● Excerpted passage
* * * *
• Understand searching.
  • Understand linear search and its associated Big O value.
  • Understand binary search and its associated Big O value.
  • Understand hash tables and how they are related to searching.
  • Understand the String.hashCode method.
  • Understand Java's key-value data structures Map and HashMap.
  • Searching

    We will study two search algorithms – linear and binary. A search requires something to search for and something in which to search for it. I could be searching for my favorite pair of sneakers. Sometimes, I search for them in my home. Sometimes, I search for them in my car. In a program searching examines elements of some collection (like an array or ArrayList for a particular element. The linear search is one that we have already studied, and its speed is rather pedestrian. The binary search is amazingly fast.
* * * *
● Extracted records
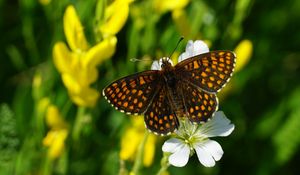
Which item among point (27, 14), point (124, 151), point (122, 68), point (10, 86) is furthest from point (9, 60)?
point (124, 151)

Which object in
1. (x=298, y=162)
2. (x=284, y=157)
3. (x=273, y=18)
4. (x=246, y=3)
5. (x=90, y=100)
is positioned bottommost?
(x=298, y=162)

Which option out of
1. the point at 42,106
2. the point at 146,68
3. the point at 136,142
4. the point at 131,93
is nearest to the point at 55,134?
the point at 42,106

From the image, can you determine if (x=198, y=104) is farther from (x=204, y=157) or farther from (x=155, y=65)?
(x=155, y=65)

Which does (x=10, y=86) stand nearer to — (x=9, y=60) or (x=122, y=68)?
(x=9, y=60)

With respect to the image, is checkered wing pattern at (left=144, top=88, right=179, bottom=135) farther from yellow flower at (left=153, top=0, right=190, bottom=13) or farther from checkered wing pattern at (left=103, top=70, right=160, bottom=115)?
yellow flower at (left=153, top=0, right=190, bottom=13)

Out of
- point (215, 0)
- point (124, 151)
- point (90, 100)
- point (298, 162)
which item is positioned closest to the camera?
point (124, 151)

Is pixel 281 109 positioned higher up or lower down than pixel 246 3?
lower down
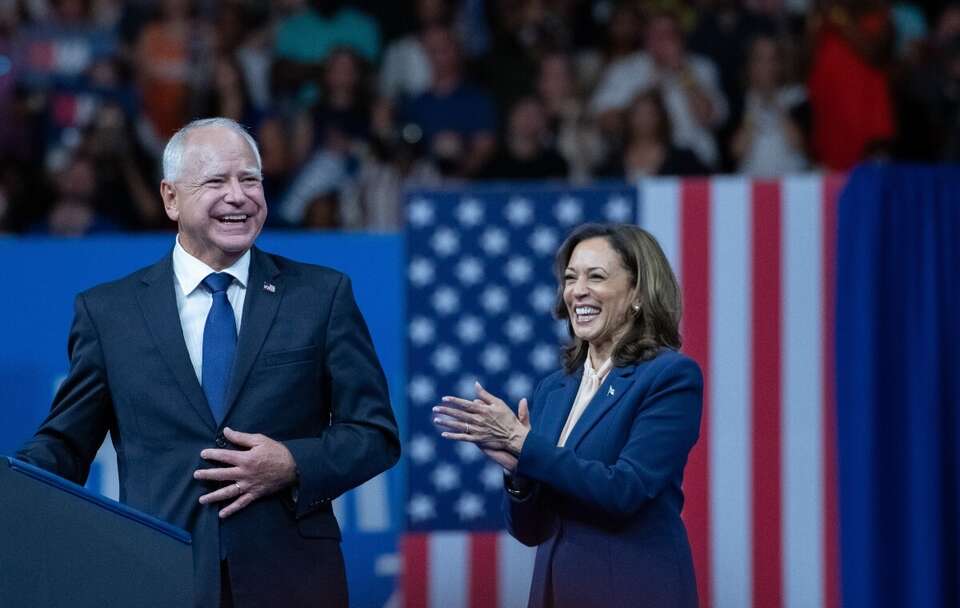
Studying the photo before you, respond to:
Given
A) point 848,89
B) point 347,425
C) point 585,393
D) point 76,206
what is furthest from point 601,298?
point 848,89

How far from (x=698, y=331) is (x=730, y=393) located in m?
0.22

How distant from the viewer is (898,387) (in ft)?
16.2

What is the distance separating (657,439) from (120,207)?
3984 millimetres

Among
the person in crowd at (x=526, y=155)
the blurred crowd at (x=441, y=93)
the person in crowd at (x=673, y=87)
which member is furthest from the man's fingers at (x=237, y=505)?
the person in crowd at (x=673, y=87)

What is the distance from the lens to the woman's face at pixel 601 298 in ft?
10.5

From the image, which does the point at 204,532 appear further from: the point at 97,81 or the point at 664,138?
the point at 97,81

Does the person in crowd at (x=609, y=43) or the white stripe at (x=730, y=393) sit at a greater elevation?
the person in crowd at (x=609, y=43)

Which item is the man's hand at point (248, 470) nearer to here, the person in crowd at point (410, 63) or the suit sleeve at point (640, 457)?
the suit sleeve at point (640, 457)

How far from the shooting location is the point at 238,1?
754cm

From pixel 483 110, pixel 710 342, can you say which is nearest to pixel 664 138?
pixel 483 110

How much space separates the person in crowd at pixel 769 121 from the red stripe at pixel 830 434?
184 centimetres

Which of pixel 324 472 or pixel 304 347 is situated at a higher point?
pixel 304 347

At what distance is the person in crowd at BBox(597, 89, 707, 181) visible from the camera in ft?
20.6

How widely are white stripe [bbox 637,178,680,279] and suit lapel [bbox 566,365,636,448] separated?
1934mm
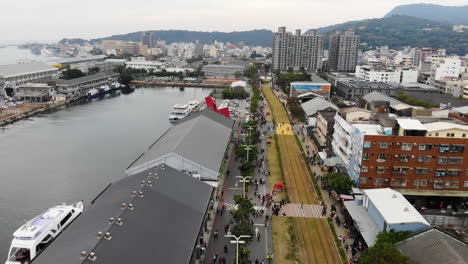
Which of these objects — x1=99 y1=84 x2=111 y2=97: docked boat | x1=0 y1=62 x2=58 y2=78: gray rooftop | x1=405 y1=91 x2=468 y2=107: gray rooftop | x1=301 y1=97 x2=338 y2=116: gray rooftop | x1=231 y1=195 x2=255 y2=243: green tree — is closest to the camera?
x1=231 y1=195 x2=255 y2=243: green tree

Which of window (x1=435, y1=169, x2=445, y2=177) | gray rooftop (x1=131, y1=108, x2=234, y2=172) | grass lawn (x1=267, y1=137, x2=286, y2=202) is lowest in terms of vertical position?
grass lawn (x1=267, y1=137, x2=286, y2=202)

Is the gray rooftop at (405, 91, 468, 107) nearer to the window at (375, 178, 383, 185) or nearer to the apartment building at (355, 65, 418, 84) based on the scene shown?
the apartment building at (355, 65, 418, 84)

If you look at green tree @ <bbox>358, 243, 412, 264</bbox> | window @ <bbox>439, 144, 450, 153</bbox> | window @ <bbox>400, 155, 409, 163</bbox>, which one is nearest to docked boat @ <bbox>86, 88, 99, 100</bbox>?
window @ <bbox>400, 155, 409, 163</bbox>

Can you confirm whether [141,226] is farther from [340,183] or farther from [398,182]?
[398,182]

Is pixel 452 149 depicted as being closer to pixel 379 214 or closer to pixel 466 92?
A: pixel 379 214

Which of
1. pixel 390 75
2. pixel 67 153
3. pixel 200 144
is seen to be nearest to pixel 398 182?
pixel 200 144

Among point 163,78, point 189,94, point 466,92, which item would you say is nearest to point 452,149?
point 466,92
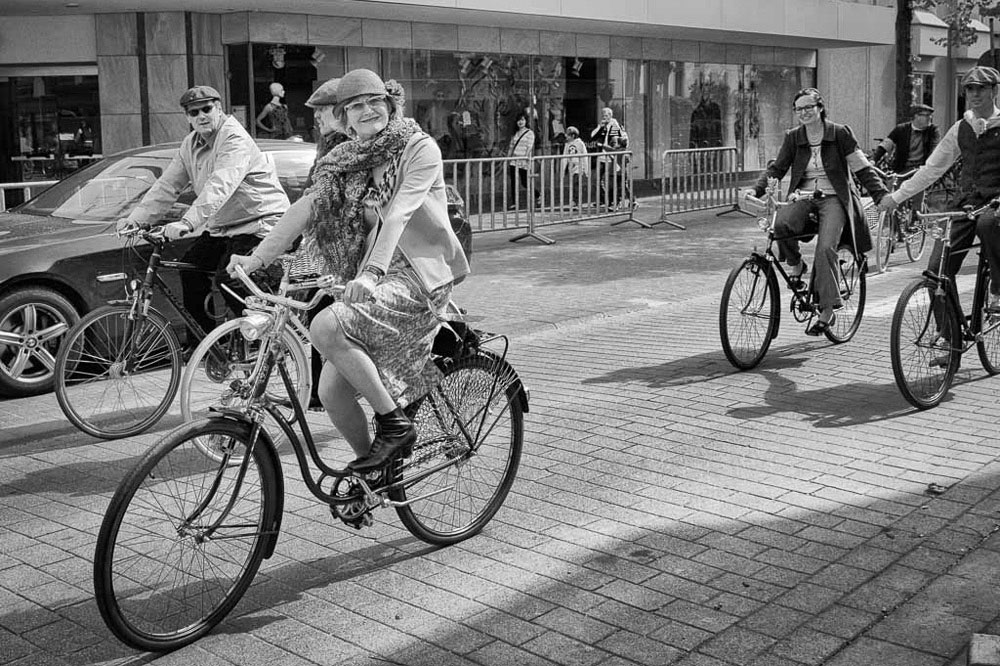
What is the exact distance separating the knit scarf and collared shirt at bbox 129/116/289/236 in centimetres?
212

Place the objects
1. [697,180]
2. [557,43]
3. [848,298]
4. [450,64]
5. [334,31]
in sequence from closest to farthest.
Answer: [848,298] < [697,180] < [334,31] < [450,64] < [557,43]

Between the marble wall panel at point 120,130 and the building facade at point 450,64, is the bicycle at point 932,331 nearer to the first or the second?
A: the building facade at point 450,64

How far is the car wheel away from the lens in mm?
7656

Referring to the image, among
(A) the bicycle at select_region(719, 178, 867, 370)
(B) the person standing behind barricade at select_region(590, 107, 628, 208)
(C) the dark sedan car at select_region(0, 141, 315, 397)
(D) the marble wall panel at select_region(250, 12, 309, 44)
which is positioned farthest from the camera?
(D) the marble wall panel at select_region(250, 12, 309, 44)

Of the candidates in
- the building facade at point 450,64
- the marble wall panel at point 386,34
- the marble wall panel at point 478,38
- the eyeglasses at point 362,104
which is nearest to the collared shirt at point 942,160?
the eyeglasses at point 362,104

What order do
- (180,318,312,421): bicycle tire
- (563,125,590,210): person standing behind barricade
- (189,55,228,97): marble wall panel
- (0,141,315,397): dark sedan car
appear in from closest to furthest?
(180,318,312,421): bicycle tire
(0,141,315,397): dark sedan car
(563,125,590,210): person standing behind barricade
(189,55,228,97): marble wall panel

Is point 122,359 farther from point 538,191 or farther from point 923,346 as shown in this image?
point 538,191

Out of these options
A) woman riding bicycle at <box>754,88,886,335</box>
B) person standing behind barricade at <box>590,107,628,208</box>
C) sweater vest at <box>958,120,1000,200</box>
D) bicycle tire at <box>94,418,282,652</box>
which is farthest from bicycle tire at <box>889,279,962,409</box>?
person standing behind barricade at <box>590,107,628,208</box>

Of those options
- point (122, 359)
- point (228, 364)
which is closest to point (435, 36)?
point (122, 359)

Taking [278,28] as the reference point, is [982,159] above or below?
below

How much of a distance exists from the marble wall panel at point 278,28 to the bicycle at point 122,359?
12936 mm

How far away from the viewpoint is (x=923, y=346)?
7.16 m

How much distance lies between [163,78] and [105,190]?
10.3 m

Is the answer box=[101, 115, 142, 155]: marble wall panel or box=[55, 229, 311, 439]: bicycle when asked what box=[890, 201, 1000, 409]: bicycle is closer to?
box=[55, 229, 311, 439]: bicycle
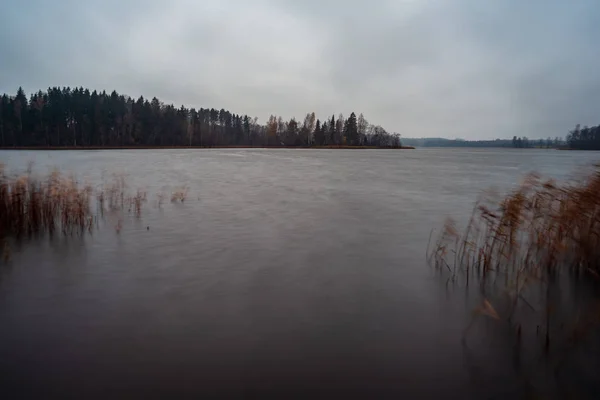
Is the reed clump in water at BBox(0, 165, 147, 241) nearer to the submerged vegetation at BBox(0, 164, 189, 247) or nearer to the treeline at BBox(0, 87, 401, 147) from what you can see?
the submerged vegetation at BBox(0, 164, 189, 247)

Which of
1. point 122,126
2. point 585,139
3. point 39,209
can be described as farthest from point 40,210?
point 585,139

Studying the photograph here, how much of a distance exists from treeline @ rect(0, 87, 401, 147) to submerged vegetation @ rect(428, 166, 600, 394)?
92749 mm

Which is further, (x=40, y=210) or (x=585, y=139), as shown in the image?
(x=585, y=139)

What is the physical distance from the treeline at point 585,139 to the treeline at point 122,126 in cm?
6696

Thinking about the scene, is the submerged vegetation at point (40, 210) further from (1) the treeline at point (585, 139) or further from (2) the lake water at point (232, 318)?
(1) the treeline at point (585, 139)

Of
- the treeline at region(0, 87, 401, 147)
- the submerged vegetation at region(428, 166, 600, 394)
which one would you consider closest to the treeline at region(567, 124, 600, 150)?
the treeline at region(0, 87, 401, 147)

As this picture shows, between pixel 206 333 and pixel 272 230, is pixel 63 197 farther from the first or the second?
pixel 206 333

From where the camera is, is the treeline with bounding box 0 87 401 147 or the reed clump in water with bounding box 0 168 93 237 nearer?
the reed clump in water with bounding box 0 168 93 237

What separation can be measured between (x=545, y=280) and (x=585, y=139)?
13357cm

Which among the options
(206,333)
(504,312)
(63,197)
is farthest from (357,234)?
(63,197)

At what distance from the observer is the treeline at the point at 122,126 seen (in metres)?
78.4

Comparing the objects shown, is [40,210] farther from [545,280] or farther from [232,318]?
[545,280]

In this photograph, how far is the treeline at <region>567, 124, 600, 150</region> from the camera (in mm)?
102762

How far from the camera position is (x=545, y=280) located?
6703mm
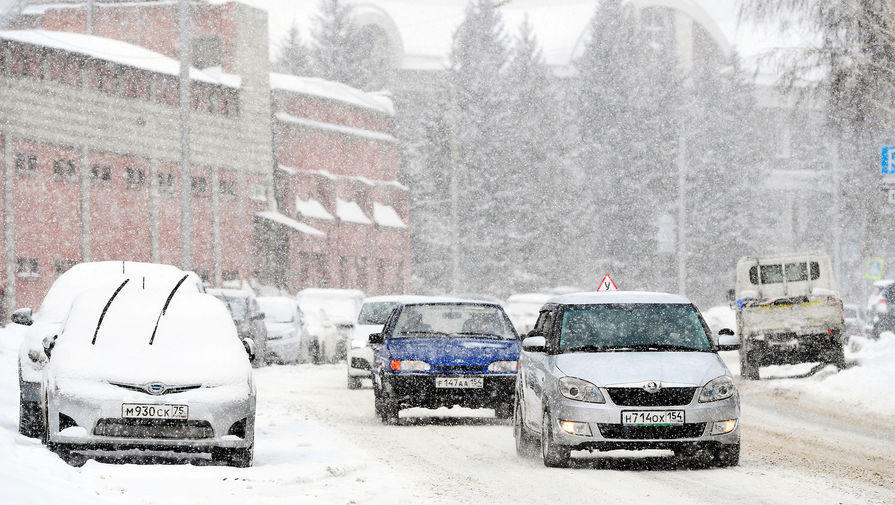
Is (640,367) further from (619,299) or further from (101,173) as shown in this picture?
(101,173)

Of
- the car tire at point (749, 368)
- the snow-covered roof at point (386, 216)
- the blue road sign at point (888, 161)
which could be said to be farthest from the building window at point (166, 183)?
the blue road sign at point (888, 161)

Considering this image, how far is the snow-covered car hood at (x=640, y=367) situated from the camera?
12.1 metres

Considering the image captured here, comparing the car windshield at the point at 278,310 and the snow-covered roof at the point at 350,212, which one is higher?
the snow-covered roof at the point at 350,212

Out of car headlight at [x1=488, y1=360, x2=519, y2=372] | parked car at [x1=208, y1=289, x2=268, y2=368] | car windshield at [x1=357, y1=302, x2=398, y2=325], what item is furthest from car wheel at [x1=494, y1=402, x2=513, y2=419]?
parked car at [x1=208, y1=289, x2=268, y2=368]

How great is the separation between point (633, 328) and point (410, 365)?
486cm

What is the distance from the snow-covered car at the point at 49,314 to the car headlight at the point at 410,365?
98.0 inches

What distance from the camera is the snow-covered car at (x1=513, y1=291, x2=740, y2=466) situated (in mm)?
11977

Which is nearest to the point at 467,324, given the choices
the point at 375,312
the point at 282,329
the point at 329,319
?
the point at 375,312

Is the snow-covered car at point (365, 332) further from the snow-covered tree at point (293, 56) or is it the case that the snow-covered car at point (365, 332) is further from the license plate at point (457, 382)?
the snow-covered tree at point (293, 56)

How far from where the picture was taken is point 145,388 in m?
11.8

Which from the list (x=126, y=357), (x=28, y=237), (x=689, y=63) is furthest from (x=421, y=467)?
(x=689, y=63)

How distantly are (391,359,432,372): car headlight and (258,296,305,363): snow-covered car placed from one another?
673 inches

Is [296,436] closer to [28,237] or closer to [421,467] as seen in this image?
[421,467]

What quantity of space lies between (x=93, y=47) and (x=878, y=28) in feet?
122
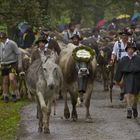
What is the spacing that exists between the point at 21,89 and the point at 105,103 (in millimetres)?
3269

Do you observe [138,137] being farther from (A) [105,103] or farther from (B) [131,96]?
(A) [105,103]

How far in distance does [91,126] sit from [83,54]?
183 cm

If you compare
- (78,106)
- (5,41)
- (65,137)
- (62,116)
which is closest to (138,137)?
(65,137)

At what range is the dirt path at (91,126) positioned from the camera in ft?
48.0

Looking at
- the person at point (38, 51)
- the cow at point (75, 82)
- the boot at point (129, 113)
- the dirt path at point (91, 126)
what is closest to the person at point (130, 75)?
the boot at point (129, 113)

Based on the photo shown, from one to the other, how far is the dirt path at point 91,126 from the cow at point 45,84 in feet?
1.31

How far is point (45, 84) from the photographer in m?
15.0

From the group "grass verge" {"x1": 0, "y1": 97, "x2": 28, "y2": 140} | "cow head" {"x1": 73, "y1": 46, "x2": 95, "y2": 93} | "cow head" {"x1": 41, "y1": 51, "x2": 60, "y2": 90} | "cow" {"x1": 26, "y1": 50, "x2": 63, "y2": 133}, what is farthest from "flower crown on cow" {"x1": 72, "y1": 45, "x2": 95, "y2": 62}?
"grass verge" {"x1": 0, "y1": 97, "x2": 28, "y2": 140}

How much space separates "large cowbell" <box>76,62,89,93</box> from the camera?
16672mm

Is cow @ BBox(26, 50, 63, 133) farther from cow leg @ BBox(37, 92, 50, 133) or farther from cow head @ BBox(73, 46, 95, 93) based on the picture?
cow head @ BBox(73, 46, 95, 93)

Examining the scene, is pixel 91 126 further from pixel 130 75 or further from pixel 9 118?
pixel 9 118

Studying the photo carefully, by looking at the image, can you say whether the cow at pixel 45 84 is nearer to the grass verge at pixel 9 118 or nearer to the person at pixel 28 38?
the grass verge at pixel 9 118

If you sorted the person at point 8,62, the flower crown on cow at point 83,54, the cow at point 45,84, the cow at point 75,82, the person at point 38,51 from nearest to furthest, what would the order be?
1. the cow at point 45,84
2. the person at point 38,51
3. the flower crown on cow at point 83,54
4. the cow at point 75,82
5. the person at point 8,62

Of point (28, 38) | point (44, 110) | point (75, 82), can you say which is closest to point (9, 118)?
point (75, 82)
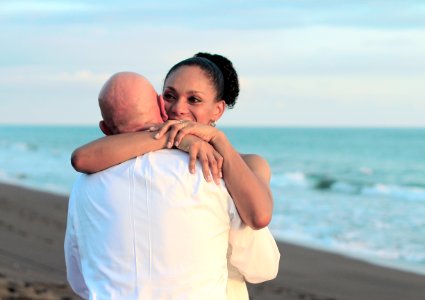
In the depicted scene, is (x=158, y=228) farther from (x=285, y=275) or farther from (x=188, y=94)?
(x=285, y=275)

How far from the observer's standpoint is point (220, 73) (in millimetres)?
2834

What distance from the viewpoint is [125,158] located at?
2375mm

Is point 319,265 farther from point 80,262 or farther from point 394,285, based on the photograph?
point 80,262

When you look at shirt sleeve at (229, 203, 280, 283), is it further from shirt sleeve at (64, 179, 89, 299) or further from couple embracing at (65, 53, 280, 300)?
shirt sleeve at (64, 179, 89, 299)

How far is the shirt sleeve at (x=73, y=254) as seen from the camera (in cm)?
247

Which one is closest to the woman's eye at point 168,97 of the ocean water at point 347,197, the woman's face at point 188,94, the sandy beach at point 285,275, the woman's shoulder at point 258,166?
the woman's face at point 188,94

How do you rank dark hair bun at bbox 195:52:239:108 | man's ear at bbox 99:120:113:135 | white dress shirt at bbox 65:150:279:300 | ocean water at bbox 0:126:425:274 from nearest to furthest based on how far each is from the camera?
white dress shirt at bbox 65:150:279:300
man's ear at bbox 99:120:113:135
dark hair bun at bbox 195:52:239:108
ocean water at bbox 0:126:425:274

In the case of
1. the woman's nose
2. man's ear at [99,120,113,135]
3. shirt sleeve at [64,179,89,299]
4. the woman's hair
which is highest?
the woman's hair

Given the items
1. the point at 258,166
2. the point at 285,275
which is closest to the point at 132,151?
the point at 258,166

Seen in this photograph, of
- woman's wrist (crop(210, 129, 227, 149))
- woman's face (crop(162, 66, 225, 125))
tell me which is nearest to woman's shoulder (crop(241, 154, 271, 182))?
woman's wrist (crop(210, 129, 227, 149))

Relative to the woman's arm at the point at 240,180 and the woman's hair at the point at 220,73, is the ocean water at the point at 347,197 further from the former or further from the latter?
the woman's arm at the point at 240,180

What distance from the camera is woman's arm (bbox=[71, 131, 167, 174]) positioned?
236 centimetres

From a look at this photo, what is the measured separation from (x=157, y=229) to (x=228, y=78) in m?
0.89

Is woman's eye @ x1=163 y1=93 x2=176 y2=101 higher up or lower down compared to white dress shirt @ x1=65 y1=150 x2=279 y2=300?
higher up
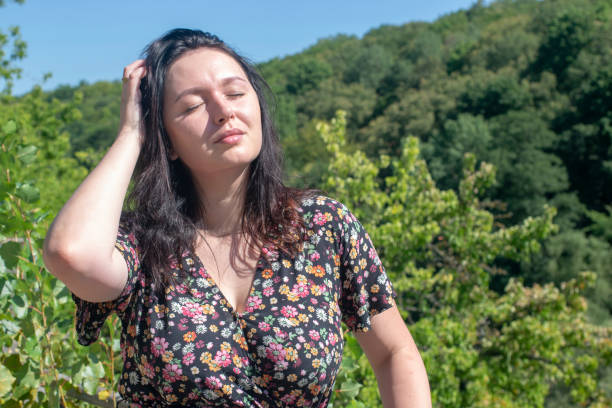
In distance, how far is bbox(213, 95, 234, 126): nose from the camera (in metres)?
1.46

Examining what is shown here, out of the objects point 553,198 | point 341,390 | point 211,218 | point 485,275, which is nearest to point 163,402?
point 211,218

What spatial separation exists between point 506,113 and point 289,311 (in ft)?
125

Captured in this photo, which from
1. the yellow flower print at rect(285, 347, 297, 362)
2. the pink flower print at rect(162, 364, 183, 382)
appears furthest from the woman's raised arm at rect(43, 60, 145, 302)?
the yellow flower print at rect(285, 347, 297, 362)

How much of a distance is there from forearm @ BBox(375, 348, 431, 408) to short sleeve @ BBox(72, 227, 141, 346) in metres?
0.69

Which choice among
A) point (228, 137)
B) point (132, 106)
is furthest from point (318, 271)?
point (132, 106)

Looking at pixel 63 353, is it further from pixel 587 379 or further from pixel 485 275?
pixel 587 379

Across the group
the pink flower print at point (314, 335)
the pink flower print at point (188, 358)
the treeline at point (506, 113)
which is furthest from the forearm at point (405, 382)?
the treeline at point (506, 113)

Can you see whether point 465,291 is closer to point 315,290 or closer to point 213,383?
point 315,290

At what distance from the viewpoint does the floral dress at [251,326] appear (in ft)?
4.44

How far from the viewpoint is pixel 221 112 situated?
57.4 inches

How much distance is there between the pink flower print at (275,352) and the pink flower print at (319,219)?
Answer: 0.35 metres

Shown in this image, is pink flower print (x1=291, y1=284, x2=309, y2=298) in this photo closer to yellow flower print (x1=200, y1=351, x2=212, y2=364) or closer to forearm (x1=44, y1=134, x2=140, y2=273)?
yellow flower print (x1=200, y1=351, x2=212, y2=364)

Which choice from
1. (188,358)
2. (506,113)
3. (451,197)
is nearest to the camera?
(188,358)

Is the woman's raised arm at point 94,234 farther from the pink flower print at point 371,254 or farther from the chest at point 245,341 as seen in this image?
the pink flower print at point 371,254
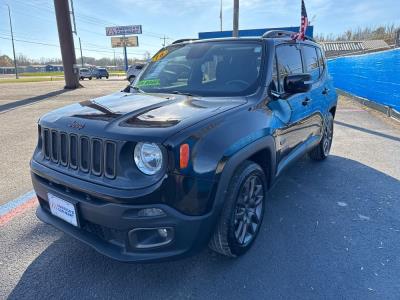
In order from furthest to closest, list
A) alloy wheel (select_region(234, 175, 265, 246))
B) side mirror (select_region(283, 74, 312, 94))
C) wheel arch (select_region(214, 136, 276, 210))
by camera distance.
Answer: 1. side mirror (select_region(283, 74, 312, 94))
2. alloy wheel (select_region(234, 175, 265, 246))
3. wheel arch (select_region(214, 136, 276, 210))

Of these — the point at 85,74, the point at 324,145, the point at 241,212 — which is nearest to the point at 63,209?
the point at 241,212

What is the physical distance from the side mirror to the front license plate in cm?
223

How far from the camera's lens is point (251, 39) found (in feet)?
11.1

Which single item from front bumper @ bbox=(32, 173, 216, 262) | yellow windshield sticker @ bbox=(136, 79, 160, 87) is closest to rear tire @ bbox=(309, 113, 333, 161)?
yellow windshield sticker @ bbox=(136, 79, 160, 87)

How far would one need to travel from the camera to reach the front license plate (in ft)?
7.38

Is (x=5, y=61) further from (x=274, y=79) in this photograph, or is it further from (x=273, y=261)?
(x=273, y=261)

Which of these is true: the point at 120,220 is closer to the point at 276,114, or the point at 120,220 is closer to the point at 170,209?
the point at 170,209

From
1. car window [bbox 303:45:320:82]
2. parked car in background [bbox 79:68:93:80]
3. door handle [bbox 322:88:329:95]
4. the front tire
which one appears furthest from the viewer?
* * * *
● Work request
Answer these questions about the searching lesson:
1. Which String method does the list of goals name?
2. Which two search algorithms will be studied?
3. How fast does the lesson say the binary search is?
Answer from the searching lesson alone, not from the records.

● Task answer
1. String.hashCode
2. Linear and binary
3. Amazingly fast